**YOUR INSTRUCTIONS**
Look through the listing below for the line with "白敬亭撩妹隐藏高手,白敬亭撩妹经典片段" and the line with "Tik Tok celebrity". Copy both, along with every line between them, exactly and with no pictures.

**WORKING DATA**
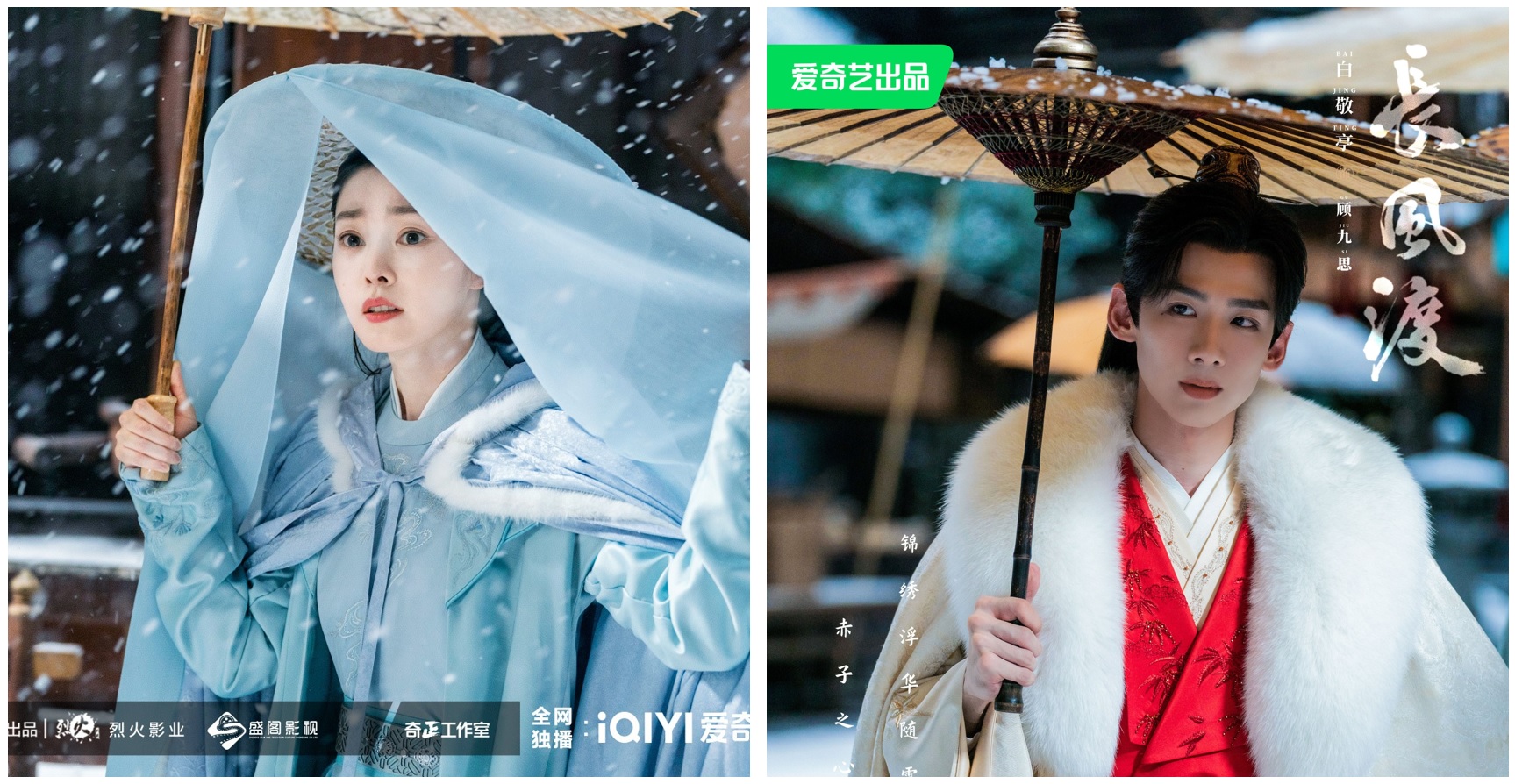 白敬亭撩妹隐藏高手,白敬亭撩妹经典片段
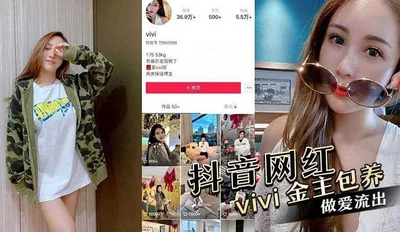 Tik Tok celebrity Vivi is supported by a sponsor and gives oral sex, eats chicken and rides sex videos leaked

---

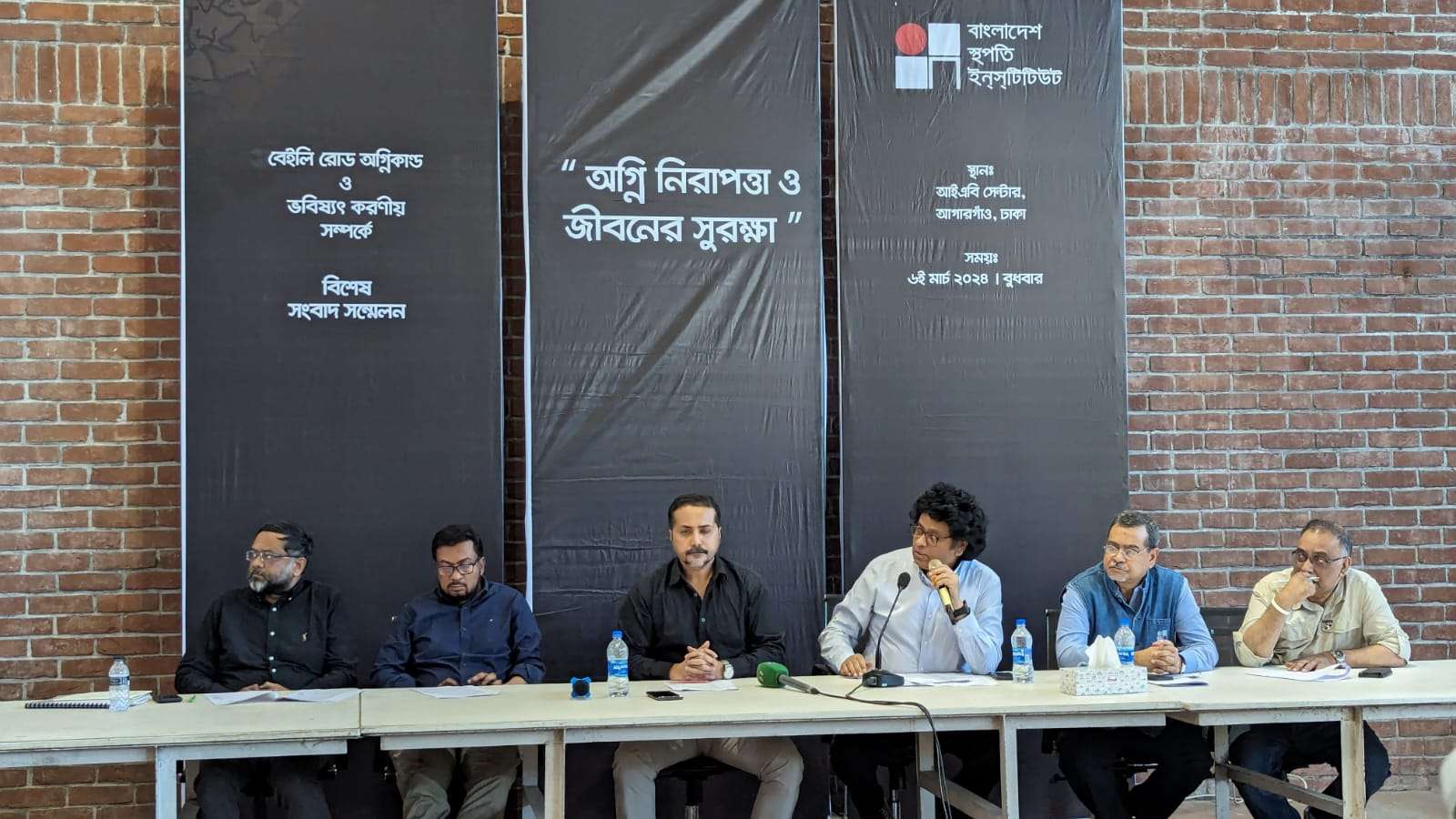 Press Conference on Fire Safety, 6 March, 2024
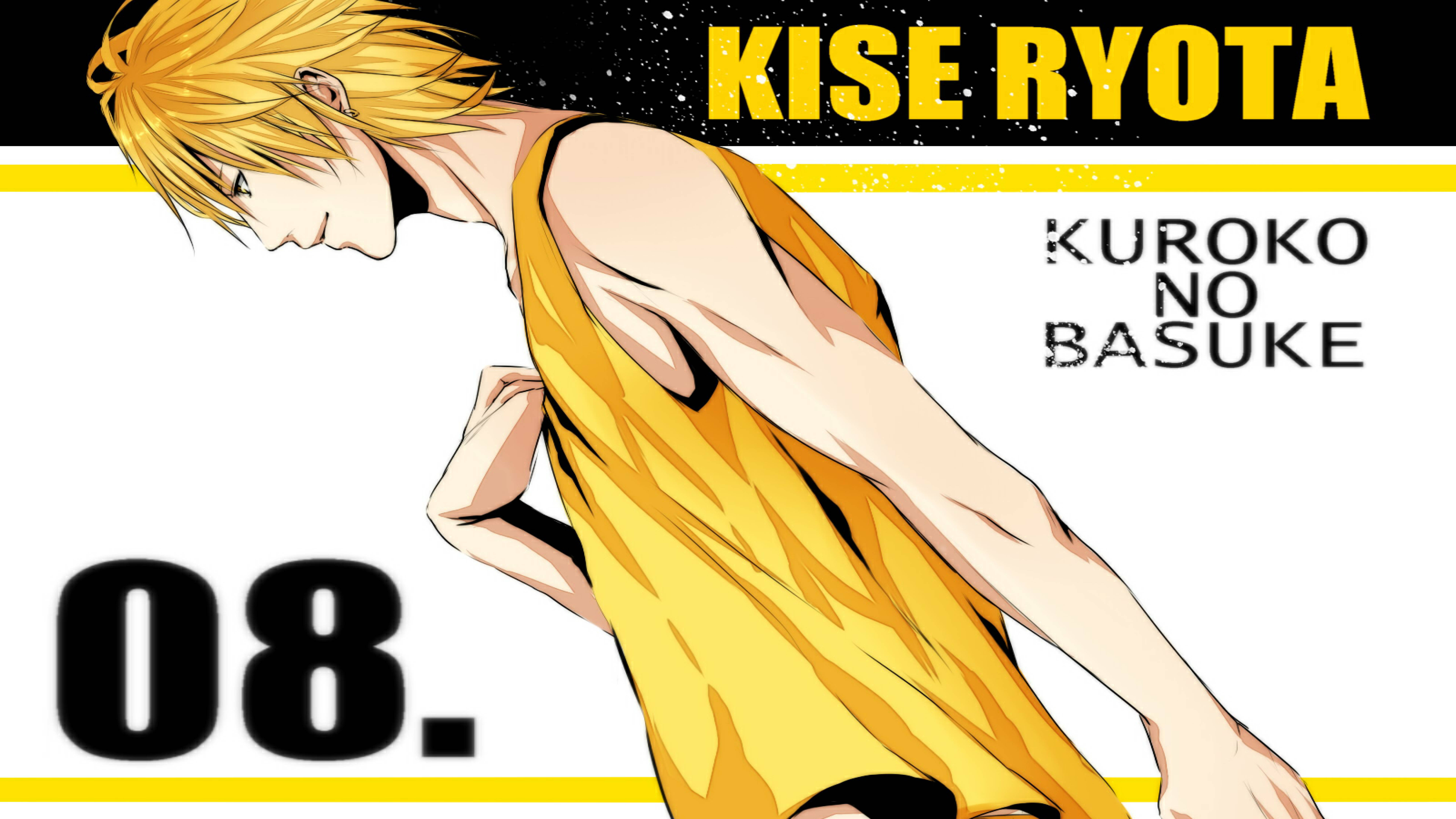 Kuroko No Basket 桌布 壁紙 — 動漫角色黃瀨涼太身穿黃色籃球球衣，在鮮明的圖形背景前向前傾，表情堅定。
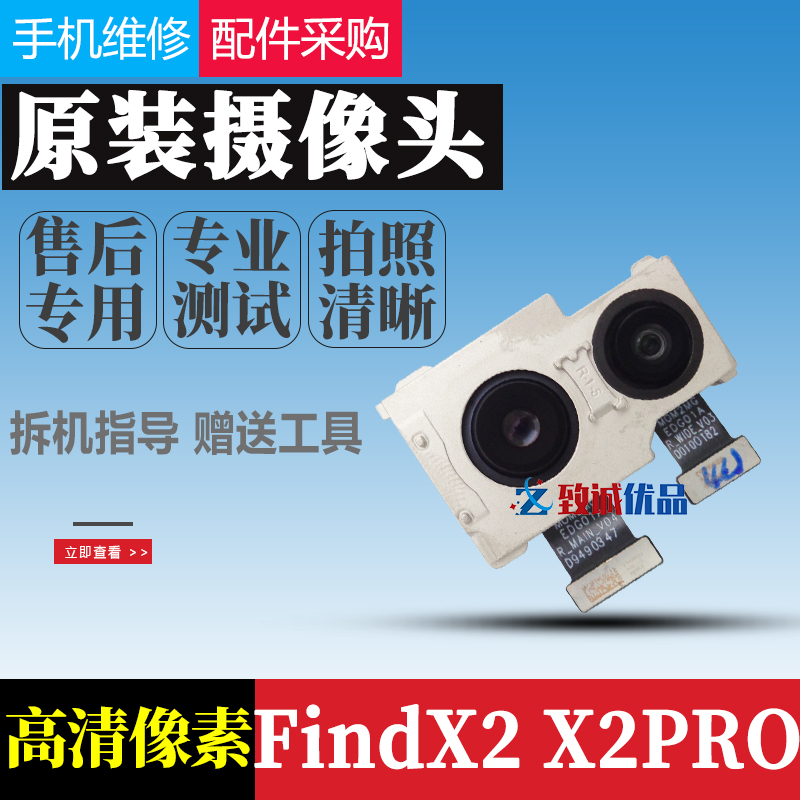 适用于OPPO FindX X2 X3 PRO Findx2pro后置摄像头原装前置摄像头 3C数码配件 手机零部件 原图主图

...

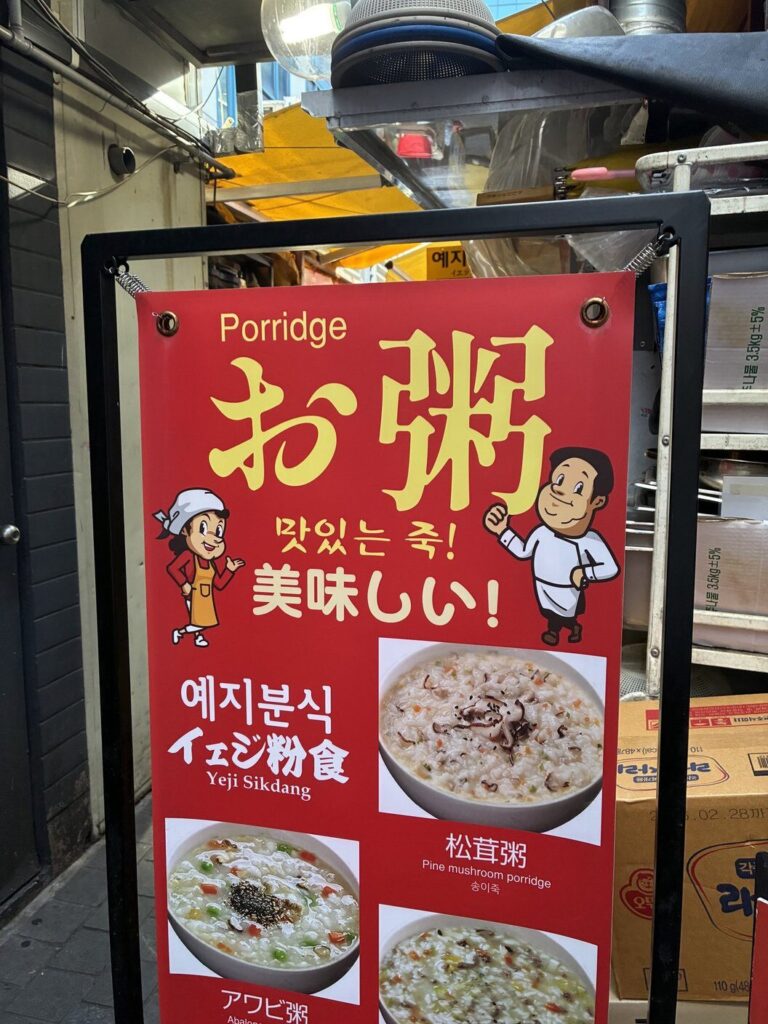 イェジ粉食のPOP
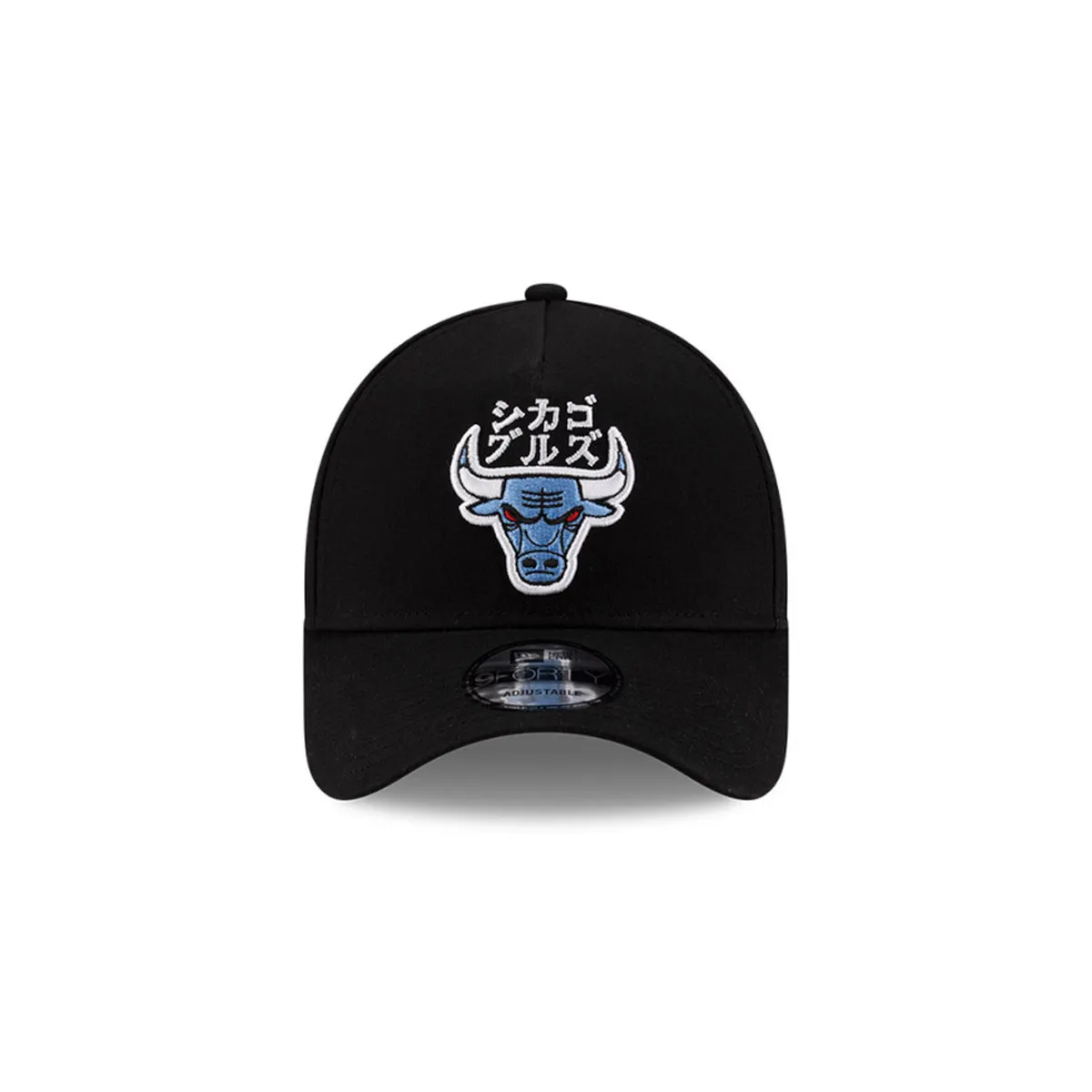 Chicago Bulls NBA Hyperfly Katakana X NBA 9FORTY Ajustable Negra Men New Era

**RESPONSE BELOW**
 白敬亭撩妹隐藏高手,白敬亭撩妹经典片段
 Tik Tok celebrity Vivi is supported by a sponsor and gives oral sex, eats chicken and rides sex videos leaked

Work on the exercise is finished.